25 October 2018 - Events
The FSA recently secured an undertaking from former senior RBS executive Johnny Cameron that he would not work full-time in the financial services industry again. It has also recently emerged that ex-Morgan Stanley executive John Hyman will not be going through with his planned move to Nomura because the FSA had asked that his FSA Approval application be withdrawn.
These, and other recent cases, illustrate the fact that the FSA is re-directing its attention towards senior executives, rather than the institutions they work for, and highlight just how tough a stance the regulator is prepared to take with FSA Approved Persons who perform ‘significant influence functions’.
How did this shift in focus come to pass and how does it manifest itself? What does it mean for the daily operation of financial services firms and their senior executives?
The roots of this increased scrutiny on individuals go back to the last government’s assessment of the origins of the financial crisis. A culture of excessive risk-taking combined with an insufficient control and understanding of those risks by individuals responsible for their oversight (including non executive directors) has been identified as a key cause. Thus, the FSA’s response has been a wide-ranging effort to move the UK financial services industry away from a risk-taking mindset and to impose a “more intrusive and intense” supervisory regime.

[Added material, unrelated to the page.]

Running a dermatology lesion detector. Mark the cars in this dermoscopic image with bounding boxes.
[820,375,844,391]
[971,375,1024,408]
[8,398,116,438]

As the financial crisis was viewed, largely, as a risk management failure, the FSA naturally enhanced their scrutiny of those responsible for strategy and risk management. The definition of ‘significant influence functions’ was extended and enhanced. The FSA Interview Panel process was introduced to assess candidates for these functions. In a recent speech, Jon Pain, the FSA’s Supervision Managing Director, said that over 400 such candidates have been interviewed by the FSA since October 2008. More than 30 individuals subsequently had their applications withdrawn by their sponsoring firms.
So what does this new approach with its emphasis on individuals mean for the day-to-day running of the financial services sector? What do senior executives in ‘significant influence functions’ need to be aware of? Firstly, there is a distinction between those already performing FSA-approved roles and those in the process of seeking approval. When a person remains in an FSA-approved role, it is unlikely that their conduct will come up for regulatory scrutiny unless a specific FSA investigation is launched. However, once they are ‘off the bus’ of a financial institution, there are regulatory hoops to jump through before they can get back “on the bus” with a new employer with the required FSA approval. Otherwise they are effectively excluded from working in the UK financial services industry.

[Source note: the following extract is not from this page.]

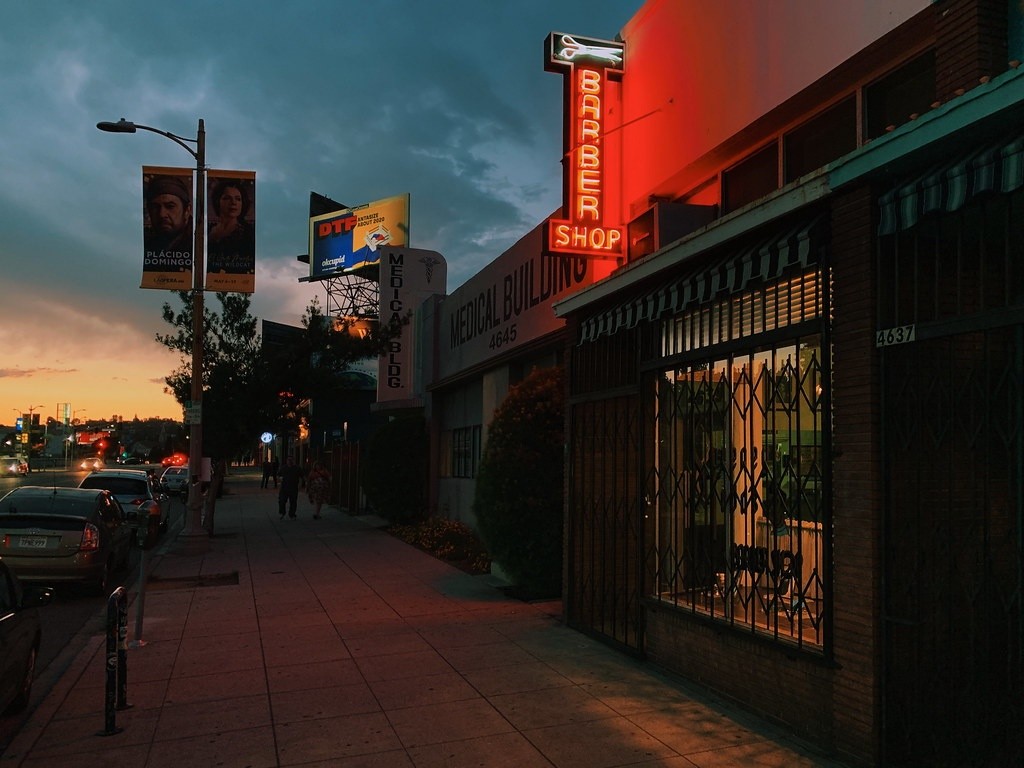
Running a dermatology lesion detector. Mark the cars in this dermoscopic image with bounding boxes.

Obtaining FSA approval is by no means simply a matter of rubber-stamping, especially in relation to significant influence function applications. Not being granted approval can pose a serious reputational threat to both the individual and their prospective employer so it is crucial to understand the FSA’s concerns and requirements.

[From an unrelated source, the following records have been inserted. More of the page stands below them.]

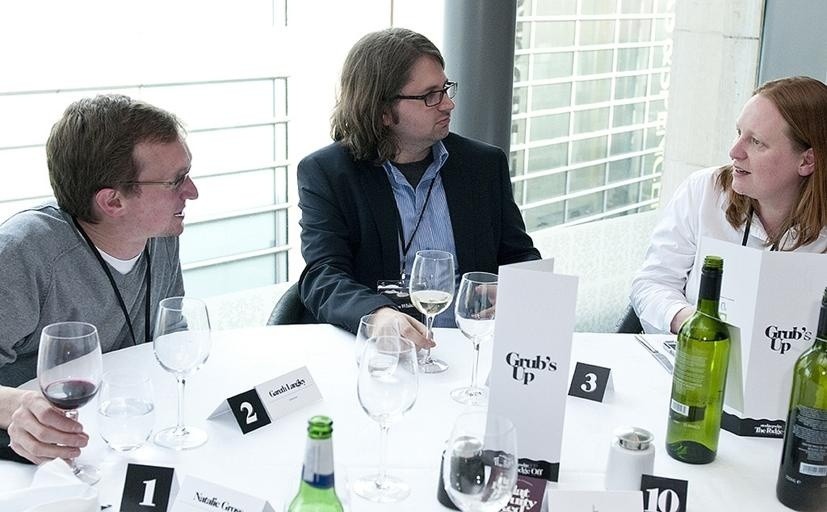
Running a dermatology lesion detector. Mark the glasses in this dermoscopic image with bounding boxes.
[389,80,458,106]
[95,167,189,199]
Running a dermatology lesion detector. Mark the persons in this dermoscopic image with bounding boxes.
[628,76,827,334]
[0,93,199,463]
[296,27,540,357]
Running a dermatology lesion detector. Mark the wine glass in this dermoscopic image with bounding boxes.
[444,411,517,511]
[37,321,102,485]
[355,313,418,504]
[409,249,456,375]
[154,295,213,449]
[452,269,499,406]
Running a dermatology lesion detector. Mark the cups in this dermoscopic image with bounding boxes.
[97,369,157,453]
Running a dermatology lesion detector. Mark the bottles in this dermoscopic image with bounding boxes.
[777,285,827,512]
[667,255,732,464]
[287,416,344,511]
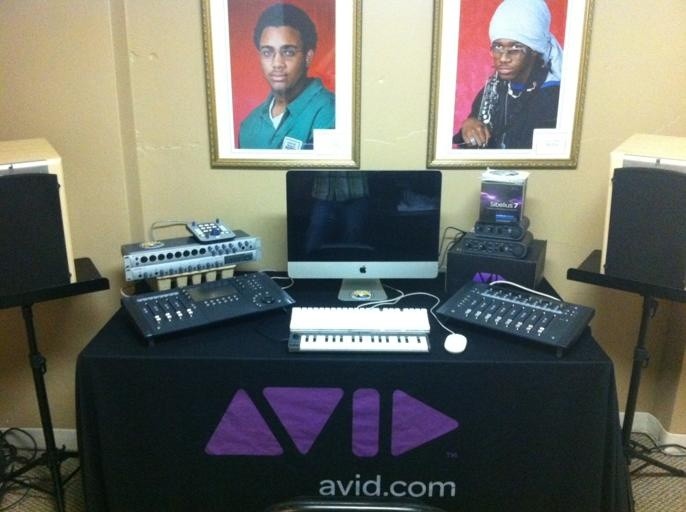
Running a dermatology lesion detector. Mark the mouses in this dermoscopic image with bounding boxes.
[443,333,469,354]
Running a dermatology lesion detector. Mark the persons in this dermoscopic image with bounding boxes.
[452,0,563,148]
[238,3,335,150]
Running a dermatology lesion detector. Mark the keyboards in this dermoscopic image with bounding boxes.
[288,306,432,333]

For the individual, complete honesty is essential. This might be an awkward conversation to have with your new employer, but anyone applying for an FSA-controlled function should volunteer full details if, for example, they were ever the subject of an internal investigation for misconduct. The FSA can become far more concerned about a non-disclosure than the underlying facts.
Employers should seek full disclosure from new employees and will need to assess on the basis of the big picture, whether they are prepared to make the application for their FSA approval.
Clearly, the City watchdog is not afraid to be seen to be making judgments on judgments and to scrutinise the suitability of those senior executives and non executives already deemed acceptable by the boards of leading financial services institutions. The supervisory process of the FSA has become more intrusive and intensive in the wake of the financial crisis. The UK’s financial services industry and the individuals that operate within it now have to play by the enhanced rules of the game.